Most people around you do.

I was five when mother died. Her smile and the warmth of her body were the last things I remember of her. I have an image of you laughing as I was nestling on her lap. After her death I was forbidden to talk about her and was deprived of my chance to grieve for my mother. I know she must have been perfect, I felt that, but again I was also a perfect little girl. You acted like you were the only one that suffered from her loss, whereas I lost so much more than you did. You chose to keep me away, claiming you could not raise me on your own. Why on earth say to your baby girl that her mother went to heaven and that she should promise never to talk about her, then send her to boarding school? I still feel bad about that little girl.

Growing up I got to spend time with you mostly during school holidays. I have this one memory of when I was eighteen. The image of your naked body in the bathroom with her. She was giving you a bath. I used to quietly sneak to the door and watch her cuddle you as you sat inside the bathtub and then use a towel to dry every inch of your body. I stood there gazing at your big sized genitals, dazzled, with my mouth wide open, my lips dry, holding my breath behind the door, trying to see as much as I could through the little gap.
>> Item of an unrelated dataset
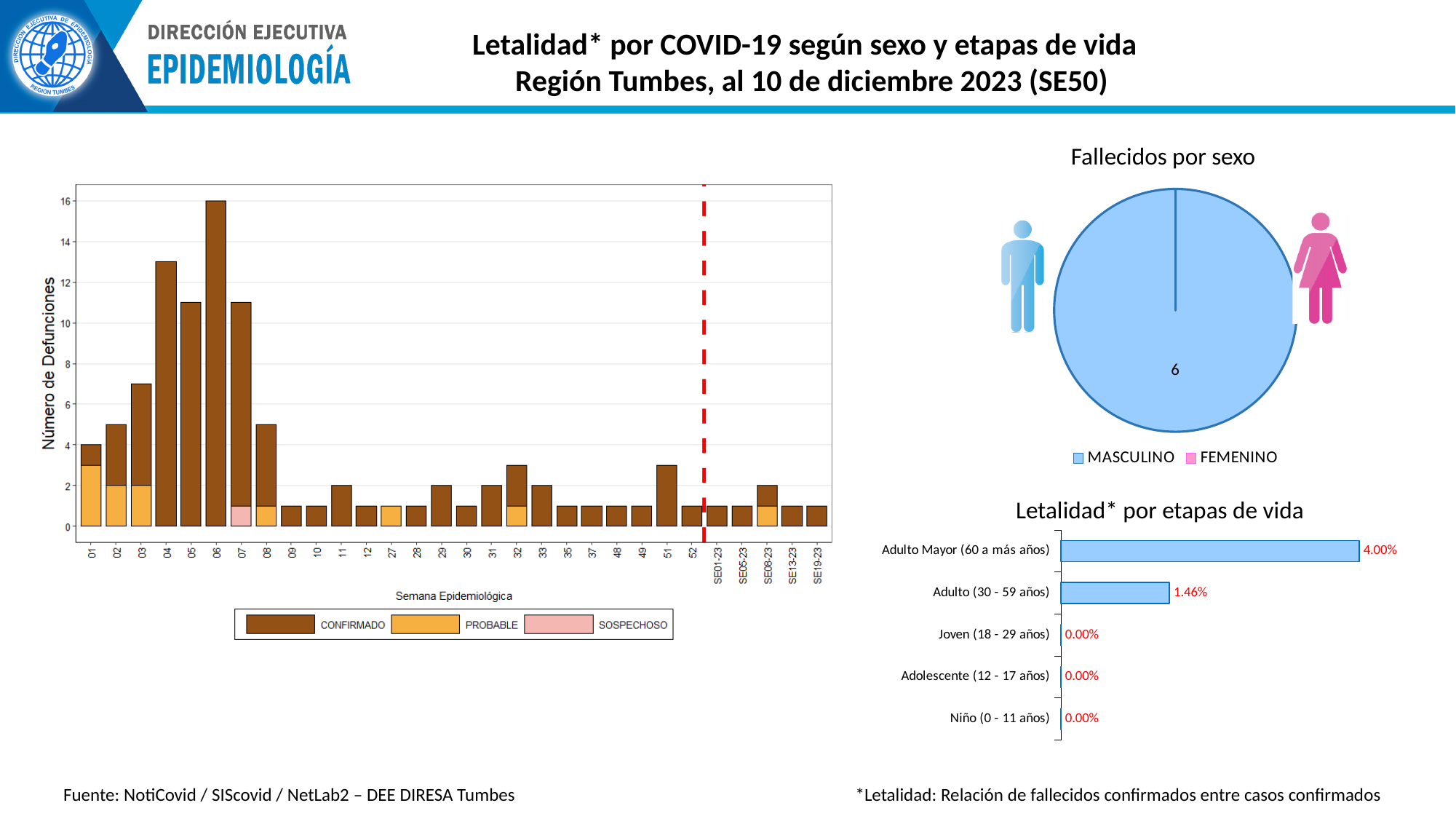
In the 'Letalidad* por etapas de vida' chart, what is the value for Joven (18 - 29 años)? 0.00% In the left chart of 'Número de Defunciones', which epidemiological week has the highest number of deaths? 06 How many categories does the legend of the 'Fallecidos por sexo' pie chart list? 2 In the 'Letalidad* por etapas de vida' chart, what is the value for Adulto Mayor (60 a más años)? 4.00% In the 'Letalidad* por etapas de vida' chart, which age group has the highest value? Adulto Mayor (60 a más años) In the 'Letalidad* por etapas de vida' chart, what is the difference between the values for Adulto Mayor (60 a más años) and Adulto (30 - 59 años)? 2.54% In the left chart of 'Número de Defunciones', what is the number of deaths in week 06? 16 In the 'Letalidad* por etapas de vida' chart, what is the value for Adulto (30 - 59 años)? 1.46% In the 'Letalidad* por etapas de vida' chart, how many age groups are shown? 5 In the 'Fallecidos por sexo' pie chart, what value is shown for MASCULINO? 6 In the left chart of 'Número de Defunciones', is the value for week 04 greater or less than 12? greater What kind of chart is the chart on the left showing 'Número de Defunciones' by 'Semana Epidemiológica'? Stacked bar chart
A combination of feelings ran from head to toes, vibrations of all senses, a joy which spread in vast circles, a joy for me without climax because of that deeper, inner, holding back. Yes, I was your number one admirer. I am sure you noticed me standing there, but I guess you thought it was fine for me to watch. Even to this day I have a kink for being intimate in bathrooms.

When I was old enough to accompany you to social events, you used to ask me to call you 'Sir' so that no one would suspect I was your daughter. It was for my own protection you claimed. Therefore, when we went to galas and cocktail parties together I gave the impression of being your mistress, of a young ambitious woman, going after your fortune and the 'power' invested in your name. I never told you how I felt about your wealth...the way you earned all that money and the people you were with, was not my primary concern. What mostly got to me was that it deprived me of my father, and I resented it. For years I have been hiding my true identity, feeling almost guilty about who I really am. Only people close to our 'family' knew what your daughter looked like, many had no idea you had one in the first place. Me, being away from home most of the time, first in boarding school, then in college and later in university, made that remarkably convenient.

By my twenties, I already adored you and hated you at the same time. You were treating me like a princess when I just wanted to be treated as your daughter and do together what a father and daughter normally do. Instead, I listened to your endless stories about women, coaching me to be an expert in love, the games. I was lying there learning from you, and you were telling me how much talent I had, how beautifully tuned and responsive I was. I still remember your exact words to me, "You walk like a courtesan. You seem to offer yourself when you walk."

In some remote region of my being, I could feel you staring at me, almost worshiping me. I was not expecting you to be the father I dreamed of anymore. I wanted more. I was poisoned.

"Everything you feel, I feel," you often assured me and I know you feared the reaction in me. You knew I wanted to run away. I wanted to leave you. Finally I did. I know you have sent someone to look after me in the new town I moved to. A man appeared in my life and tried, amongst other things, to keep me safe, succeeding at it, at least for a while. His dominance over me reminded me of you. Was I unconsciously looking for someone resembling you?

And I remember now, how in all my loves there has been a negative side. I have always been so afraid. Trying to remember the sequence of events of the people I loved, hated, escaped from, it all came down to you. What a tragedy. Electra's complex was not exactly my case and Oedipus was in the dark for years, he had no idea that woman was his mother. I am not in the dark. I know who you are, but I don't have the feelings toward you as if I was your daughter. Why do I find it so hard to feel for you as a father? I run away from you. If I run faster, will I be able to run away from myself?